Leurs bras ? C’est presque ridicule d’en par­ler. Entre la force imposante et si bien organ­isée des armées per­ma­nentes qui défend­ent le passé, et la force bien plus for­mi­da­ble encore des tra­vailleurs qui s’or­gan­isent partout en Europe pour faire tri­om­pher l’avenir, la force mus­cu­laire de cette petite pha­lange de bour­geois social­istes est égale à zéro. Leur bourse ? On peut en mesur­er la puis­sance par la mis­ère chronique de leurs ligues et de leurs jour­naux. La bour­geoisie riche, les heureux spécu­la­teurs de la Bourse, de l’in­dus­trie, du com­merce, de la Banque, qui ont à leur dis­po­si­tion les mil­lions, peu­vent bien se per­me­t­tre, par mau­vaise habi­tude, quelque­fois des boutades con­tre des gou­verne­ments et un ordre de choses qui font si bien leurs affaires ; mais qu’il arrive un moment de crise, et nous les ver­rons tous, soyons-en bien sûrs, du côté de la réac­tion con­tre la Révo­lu­tion, comme aujour­d’hui en Espagne. La moyenne bour­geoisie les suiv­ra, et la pau­vre bourse de cette petite pha­lange de bour­geois social­istes ne se rem­pli­ra pas. Reste donc la seule force de leurs argu­ments. Mais qui se lais­sera touch­er par l’élo­quence de ces arguments ?
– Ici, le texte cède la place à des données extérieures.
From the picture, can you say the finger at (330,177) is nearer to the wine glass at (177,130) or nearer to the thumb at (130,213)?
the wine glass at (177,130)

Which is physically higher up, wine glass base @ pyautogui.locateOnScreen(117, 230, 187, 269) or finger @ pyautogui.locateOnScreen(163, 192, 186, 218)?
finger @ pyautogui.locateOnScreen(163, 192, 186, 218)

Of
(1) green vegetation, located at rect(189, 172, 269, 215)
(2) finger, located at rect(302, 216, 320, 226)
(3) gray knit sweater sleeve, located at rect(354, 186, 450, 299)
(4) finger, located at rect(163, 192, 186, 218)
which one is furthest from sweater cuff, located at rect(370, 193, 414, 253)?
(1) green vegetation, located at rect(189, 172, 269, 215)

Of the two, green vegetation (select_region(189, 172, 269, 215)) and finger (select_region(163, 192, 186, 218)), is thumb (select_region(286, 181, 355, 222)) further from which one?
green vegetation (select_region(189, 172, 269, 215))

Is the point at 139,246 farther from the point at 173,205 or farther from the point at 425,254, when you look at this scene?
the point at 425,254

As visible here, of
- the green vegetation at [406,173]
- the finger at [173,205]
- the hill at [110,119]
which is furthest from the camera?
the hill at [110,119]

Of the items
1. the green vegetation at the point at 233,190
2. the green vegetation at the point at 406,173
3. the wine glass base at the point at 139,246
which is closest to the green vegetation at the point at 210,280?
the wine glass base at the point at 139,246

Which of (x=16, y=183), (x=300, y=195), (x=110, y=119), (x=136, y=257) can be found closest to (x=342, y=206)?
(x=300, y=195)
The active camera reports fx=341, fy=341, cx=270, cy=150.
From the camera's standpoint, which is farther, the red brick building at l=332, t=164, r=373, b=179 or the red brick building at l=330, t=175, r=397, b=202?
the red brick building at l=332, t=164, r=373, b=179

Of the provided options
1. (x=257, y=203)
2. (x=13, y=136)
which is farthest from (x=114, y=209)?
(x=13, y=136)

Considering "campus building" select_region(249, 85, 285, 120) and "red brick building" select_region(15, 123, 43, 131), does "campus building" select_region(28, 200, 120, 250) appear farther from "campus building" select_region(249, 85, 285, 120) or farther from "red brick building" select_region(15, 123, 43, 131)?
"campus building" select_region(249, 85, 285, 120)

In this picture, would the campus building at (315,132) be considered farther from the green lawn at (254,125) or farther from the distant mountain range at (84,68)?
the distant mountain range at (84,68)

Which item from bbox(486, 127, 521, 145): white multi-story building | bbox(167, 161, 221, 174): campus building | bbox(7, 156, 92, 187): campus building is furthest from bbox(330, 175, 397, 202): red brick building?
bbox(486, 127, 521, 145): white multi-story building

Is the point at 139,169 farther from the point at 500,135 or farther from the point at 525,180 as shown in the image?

Si messieurs les bour­geois social­istes se flat­tent d’ar­riv­er à con­va­in­cre les puis­sants et les rich­es, ils sont encore plus fous que nous ne l’avions pen­sé ; si au con­traire ils espèrent exercer une influ­ence sur les peu­ples, ils sont égale­ment les vic­times d’une sin­gulière illu­sion. Les mass­es pop­u­laires, représen­tées aujour­d’hui dans la plus grande par­tie de l’Eu­rope par les tra­vailleurs des fab­riques et des villes, comme elles l’avaient été jusqu’en 1793 par la classe bour­geoise, aspirent unanime­ment et partout à une chose que le social­isme bour­geois ne pour­ra ni ne voudra jamais leur don­ner. Elles veu­lent l’égalité.

Non l’é­gal­ité trompeuse, l’é­gal­ité seule­ment juridique, poli­tique et civile qu’on s’a­muse à leur offrir : elles veu­lent l’é­gal­ité économique et sociale avant tout, l’é­gal­ité réelle et com­plète ; l’é­gal­ité de l’en­fance dans les moyens d’en­tre­tien, d’in­struc­tion et d’é­d­u­ca­tion ; l’é­gal­ité dans le tra­vail, dans la répar­ti­tion des pro­duits du tra­vail col­lec­tif, ain­si que dans toutes les autres con­di­tions de la vie.

Fatigué d’être exploité et gou­verné par autrui, le peu­ple ne veut plus de classe exploitante et tutélaire, quel que soit le nom qu’elle se donne. Il veut, messieurs les social­istes bour­geois, et dans son intérêt pro­pre, et dans celui de votre moral­i­sa­tion et de votre dig­nité à vous, il veut que vous viviez et que vous tra­vail­liez désor­mais aux mêmes con­di­tions que lui-même. Par­lez-lui de cette égal­ité, et il vous croira, il vous écoutera, il vous suiv­ra. Aidez-le à la con­quérir, et il vous don­nera en retour la lib­erté, la jus­tice et la paix. Sinon, non, et votre fra­ter­nité ne sera rien à ses yeux qu’une fraude nouvelle.